In my message this morning, I simply want to pick up the terminology of verse 10, “Good news of great joy” and apply it to each of the phrases of verse 11. Isn’t there a strong correlation between these words? Good news! Great Joy! When you receive good news, your response is great joy. Your boss gives you a Christmas bonus. You come home with a smile on your face, saying, “Good news, honey, my boss gave me a check -- a Christmas bonus! -- $2000! That good news would give you great joy! You receive a letter in the mail that informs you of your acceptance into the college of your choice, along with a surprisingly helpful financial aid package. How do you respond? It is with great joy that you want to share with your parents. You receive a phone call from our daughter, that she has just given birth to your first granddaughter and you weep for joy! This is how good news works. It brings great joy.
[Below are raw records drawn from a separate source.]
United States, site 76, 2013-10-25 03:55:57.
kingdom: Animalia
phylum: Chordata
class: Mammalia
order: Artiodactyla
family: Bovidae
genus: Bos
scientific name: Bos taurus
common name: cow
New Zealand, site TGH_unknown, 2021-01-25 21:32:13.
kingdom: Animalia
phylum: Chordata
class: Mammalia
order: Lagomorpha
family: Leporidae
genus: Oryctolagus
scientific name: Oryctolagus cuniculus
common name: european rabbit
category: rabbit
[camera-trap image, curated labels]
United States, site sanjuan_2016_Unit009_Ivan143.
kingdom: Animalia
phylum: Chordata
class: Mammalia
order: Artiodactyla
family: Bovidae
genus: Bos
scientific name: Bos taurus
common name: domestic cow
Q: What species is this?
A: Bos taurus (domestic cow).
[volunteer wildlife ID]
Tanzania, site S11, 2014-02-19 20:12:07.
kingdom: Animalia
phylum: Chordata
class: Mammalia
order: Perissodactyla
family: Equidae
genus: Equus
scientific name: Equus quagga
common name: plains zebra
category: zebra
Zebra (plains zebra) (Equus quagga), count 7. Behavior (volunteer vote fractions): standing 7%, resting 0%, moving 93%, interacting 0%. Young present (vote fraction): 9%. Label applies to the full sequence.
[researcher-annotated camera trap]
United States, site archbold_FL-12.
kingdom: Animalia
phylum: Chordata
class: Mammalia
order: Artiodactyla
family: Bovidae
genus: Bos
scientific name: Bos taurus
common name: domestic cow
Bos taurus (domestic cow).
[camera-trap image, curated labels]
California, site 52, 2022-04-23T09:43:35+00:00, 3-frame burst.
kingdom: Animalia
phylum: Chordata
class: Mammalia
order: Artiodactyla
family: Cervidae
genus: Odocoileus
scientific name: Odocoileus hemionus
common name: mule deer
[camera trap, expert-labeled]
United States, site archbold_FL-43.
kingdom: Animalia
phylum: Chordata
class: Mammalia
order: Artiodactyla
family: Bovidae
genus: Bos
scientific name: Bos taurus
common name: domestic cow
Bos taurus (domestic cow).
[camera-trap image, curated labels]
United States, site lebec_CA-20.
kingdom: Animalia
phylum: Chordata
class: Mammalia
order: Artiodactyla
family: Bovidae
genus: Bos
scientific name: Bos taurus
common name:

I want to pick out each phrase of verse 11 and show you the good news. Having heard and understood the good news, I want to press upon you the great joy that such news contains. My aim this morning in my message is that you would leave this place with “great joy” in your hearts because you have heard and understood the “good news.” Let’s look at the first word in verse 11, ...
Oh, what a good word this would have been to the shepherds in the field. All of Israel were anticipating this day. For years, the people were looking forward to this day. They didn’t know exactly when it would come. But, they did know that it would come. They knew of the prophecies that it would come. They knew some of the details of what would take place when it would come. But they didn’t quite know when it would come or how exactly it would take place.
Have you ever known of the blessing it is to see the day that you have been waiting for finally arrive? Perhaps it is graduation day. You have worked and worked and worked, and now, the day finally comes, when you get to walk across the platform and receive your diploma before family and friends. Perhaps it has been a birthday celebration. The party has been planned for weeks. All of your friends are coming. You are going to have your favorite food and enjoy some of your favorite activities. Perhaps it was your wedding day. On that day, you would have the opportunity to live the rest of your life with the love of your life. All of your family would be there. All of your friends would be there. And when the day arrives, it’s pure joy.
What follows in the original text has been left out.